* _Assignment_
Show each line of the data below that has the string "Ignition" in it.

---*---

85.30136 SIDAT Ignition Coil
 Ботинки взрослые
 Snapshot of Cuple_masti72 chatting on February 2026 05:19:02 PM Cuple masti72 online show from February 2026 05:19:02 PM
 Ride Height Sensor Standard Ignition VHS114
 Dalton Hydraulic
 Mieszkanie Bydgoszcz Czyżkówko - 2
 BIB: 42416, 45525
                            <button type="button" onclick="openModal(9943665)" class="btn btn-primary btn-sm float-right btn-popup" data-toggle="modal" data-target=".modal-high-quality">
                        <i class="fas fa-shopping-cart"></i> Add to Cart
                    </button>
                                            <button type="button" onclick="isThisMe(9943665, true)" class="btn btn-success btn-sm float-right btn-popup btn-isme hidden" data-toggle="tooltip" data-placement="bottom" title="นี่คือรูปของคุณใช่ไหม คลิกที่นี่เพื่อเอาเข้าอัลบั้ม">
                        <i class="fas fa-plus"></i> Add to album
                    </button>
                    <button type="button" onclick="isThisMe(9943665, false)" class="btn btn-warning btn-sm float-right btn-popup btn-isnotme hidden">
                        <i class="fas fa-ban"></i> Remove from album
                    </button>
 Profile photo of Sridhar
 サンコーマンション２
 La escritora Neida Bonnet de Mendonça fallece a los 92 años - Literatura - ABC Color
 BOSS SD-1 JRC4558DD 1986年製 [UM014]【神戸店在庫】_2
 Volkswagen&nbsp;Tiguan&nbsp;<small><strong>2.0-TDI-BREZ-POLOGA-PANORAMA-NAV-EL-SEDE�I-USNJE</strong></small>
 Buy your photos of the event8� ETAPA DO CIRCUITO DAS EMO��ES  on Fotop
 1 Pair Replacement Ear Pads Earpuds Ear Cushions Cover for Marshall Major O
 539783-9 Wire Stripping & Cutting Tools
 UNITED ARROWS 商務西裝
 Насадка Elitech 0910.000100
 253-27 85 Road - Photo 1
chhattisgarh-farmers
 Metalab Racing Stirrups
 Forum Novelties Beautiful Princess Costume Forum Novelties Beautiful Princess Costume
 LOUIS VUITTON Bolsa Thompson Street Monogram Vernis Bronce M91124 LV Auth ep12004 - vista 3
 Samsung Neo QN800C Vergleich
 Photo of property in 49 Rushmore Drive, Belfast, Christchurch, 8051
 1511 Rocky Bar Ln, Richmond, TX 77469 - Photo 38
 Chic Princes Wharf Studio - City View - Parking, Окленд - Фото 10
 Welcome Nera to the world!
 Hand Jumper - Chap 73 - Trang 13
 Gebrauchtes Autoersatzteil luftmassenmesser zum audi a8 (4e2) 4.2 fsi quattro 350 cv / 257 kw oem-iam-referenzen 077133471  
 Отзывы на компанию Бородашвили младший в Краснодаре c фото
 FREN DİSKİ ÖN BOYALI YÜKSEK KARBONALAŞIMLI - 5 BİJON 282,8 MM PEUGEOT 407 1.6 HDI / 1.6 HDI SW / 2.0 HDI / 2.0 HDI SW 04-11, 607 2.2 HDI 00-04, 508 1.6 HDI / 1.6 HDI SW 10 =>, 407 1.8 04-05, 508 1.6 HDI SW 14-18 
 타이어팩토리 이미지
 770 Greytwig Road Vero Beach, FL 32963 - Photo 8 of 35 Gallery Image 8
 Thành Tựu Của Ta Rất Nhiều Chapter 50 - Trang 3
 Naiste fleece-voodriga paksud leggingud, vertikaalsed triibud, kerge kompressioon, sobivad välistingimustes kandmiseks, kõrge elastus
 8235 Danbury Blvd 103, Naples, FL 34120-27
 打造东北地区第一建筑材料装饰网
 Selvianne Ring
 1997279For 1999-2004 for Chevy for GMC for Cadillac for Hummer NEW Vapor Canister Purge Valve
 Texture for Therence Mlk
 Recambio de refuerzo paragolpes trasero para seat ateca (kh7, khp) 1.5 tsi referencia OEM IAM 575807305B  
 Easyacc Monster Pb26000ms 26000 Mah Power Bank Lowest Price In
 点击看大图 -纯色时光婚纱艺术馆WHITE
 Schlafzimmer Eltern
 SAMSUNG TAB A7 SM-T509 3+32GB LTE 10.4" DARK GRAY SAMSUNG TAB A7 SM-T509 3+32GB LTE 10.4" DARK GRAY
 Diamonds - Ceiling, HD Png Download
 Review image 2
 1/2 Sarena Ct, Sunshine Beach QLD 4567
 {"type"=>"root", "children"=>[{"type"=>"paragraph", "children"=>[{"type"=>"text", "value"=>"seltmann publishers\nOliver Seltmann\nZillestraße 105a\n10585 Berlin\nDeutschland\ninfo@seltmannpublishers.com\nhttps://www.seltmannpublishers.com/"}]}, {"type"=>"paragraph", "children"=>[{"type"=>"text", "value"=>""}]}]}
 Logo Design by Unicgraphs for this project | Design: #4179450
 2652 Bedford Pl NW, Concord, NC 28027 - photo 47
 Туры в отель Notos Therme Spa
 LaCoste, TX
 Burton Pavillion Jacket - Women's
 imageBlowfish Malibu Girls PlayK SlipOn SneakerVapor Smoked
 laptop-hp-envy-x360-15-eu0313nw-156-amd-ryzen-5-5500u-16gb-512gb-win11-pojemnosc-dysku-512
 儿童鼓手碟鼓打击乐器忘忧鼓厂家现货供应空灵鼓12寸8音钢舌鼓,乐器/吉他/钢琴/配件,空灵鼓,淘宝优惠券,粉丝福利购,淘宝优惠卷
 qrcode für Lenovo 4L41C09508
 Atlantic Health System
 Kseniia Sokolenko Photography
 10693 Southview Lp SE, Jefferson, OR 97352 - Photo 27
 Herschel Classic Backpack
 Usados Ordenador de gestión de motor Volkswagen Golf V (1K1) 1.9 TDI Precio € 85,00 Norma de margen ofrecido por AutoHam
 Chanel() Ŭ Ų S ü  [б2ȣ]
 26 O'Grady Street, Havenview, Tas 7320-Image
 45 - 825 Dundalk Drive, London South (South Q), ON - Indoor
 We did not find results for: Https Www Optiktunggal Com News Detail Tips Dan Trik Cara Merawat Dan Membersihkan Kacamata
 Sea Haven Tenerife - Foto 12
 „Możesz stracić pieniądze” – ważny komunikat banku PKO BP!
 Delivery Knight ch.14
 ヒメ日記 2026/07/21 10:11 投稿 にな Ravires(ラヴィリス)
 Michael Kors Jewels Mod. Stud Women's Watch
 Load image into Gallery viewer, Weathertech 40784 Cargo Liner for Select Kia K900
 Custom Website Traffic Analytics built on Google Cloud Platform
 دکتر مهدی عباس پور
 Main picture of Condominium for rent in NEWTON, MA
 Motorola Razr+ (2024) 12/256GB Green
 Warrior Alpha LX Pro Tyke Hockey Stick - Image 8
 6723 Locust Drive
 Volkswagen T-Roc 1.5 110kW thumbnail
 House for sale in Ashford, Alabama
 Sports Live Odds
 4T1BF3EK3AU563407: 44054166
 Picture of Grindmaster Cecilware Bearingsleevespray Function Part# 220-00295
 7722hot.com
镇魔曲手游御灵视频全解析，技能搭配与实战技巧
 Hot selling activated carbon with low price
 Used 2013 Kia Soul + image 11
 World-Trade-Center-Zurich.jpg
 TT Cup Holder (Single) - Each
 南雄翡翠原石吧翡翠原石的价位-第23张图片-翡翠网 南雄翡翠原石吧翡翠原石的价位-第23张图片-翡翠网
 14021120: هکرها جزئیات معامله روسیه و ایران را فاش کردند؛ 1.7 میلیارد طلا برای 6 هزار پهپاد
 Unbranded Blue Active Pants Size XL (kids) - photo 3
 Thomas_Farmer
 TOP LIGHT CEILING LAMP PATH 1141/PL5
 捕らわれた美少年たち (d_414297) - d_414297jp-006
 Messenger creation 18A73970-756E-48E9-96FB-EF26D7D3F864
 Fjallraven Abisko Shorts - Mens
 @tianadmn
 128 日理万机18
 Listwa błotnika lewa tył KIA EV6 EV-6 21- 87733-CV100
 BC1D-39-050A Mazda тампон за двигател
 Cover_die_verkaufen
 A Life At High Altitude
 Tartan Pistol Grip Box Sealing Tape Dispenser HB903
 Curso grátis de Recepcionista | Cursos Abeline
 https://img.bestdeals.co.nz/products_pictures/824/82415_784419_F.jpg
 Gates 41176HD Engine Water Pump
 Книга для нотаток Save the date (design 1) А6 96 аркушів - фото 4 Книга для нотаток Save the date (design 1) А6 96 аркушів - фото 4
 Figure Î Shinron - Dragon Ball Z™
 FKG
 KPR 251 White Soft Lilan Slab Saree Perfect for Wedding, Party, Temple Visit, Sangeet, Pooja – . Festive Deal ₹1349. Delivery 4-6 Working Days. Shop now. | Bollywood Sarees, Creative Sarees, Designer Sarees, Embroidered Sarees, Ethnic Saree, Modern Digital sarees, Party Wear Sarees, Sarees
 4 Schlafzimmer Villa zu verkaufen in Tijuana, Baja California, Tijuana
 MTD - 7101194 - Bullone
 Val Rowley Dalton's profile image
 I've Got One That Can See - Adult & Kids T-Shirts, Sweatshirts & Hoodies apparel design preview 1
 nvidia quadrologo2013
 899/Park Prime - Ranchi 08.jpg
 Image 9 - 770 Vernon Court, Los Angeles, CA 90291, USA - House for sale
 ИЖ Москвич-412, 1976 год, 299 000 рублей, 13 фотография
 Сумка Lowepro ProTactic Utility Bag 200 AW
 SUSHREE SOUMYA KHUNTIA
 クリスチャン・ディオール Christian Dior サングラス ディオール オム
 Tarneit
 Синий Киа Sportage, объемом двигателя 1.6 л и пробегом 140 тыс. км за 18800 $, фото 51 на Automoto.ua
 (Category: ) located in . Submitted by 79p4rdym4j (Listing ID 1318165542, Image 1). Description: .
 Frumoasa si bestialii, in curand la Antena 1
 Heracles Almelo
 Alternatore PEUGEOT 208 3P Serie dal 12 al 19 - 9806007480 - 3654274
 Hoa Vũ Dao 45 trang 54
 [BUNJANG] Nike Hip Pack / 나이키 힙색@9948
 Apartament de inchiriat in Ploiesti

---*---

* _Exercise solution_
85.30136 SIDAT Ignition Coil
 Ride Height Sensor Standard Ignition VHS114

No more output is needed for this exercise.